What is expected: Print, exactly as given, each line of the data from the line containing "What is the" up to and including its last line.

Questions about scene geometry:
####################

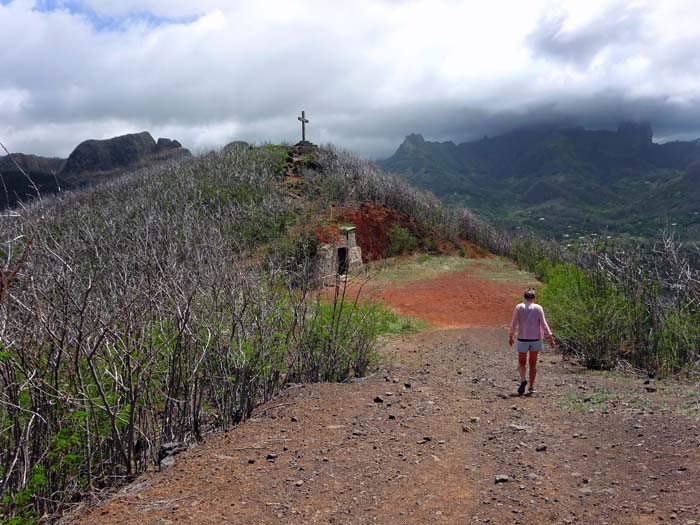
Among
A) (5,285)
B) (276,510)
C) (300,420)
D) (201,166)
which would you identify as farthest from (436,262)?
(5,285)

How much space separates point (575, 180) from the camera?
146m

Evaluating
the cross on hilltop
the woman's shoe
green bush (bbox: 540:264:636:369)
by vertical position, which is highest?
the cross on hilltop

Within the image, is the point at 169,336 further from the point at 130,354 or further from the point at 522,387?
the point at 522,387

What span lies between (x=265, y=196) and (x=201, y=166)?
21.1 feet

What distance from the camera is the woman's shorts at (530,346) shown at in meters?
5.77

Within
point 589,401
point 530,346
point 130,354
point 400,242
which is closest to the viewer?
point 130,354

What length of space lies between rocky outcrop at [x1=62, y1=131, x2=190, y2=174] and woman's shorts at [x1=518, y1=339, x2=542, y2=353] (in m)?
47.7

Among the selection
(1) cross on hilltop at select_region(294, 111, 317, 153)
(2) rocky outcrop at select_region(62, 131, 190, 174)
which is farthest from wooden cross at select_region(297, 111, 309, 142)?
(2) rocky outcrop at select_region(62, 131, 190, 174)

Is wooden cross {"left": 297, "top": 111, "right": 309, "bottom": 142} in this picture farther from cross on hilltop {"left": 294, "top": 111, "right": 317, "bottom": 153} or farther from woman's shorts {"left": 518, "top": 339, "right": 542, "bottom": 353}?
woman's shorts {"left": 518, "top": 339, "right": 542, "bottom": 353}

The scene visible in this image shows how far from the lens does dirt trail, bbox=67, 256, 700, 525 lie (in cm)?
312

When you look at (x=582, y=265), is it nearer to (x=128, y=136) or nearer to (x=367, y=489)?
(x=367, y=489)

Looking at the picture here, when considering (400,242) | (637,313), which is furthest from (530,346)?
(400,242)

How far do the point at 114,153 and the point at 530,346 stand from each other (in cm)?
5411

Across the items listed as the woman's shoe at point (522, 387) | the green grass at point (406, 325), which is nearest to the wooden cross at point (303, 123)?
the green grass at point (406, 325)
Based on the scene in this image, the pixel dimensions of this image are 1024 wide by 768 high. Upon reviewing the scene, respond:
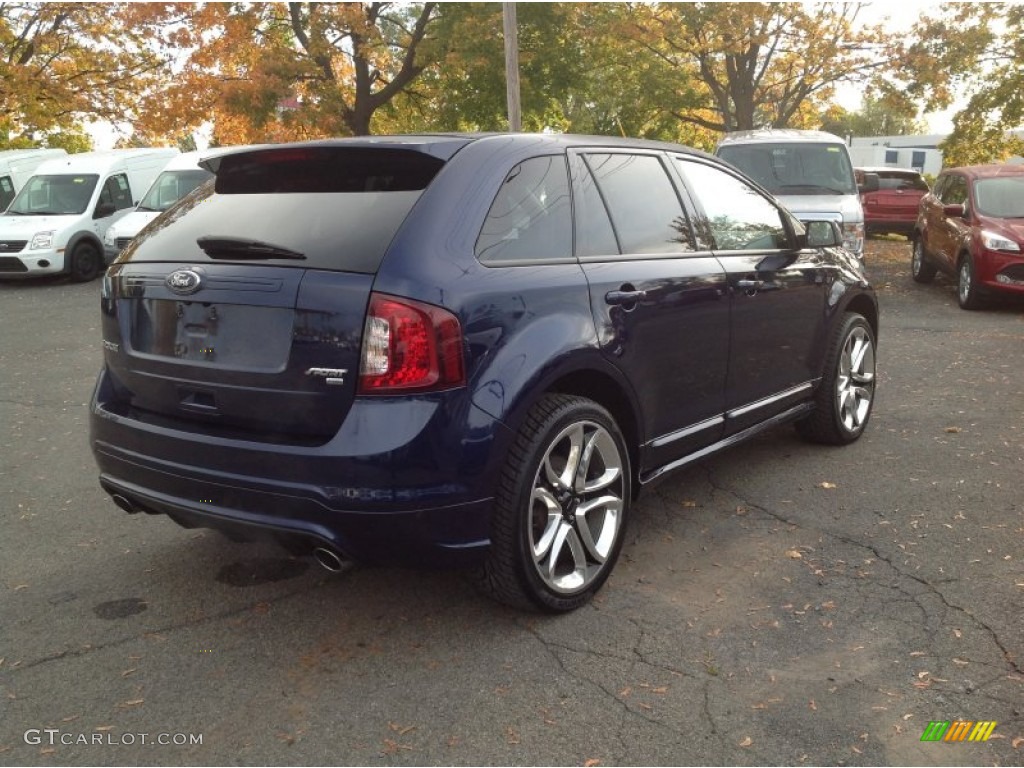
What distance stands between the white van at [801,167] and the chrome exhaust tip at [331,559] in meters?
9.85

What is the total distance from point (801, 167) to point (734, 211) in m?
8.54

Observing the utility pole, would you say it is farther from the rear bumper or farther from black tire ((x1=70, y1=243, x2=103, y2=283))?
the rear bumper

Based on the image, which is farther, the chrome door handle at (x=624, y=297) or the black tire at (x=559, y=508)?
the chrome door handle at (x=624, y=297)

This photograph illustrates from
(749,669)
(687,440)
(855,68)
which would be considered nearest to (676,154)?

####################

Response to this exercise:
What is the total distance from point (801, 167) to point (734, 211) in m?
8.54

Observing the utility pole, would you say it is farther from the rear bumper or farther from black tire ((x1=70, y1=243, x2=103, y2=283))?
the rear bumper

Based on the image, which is farther, the chrome door handle at (x=624, y=297) or the black tire at (x=559, y=508)?
the chrome door handle at (x=624, y=297)

This photograph illustrates from
(749,669)
(687,440)
(855,68)
which would be considered nearest to (676,154)?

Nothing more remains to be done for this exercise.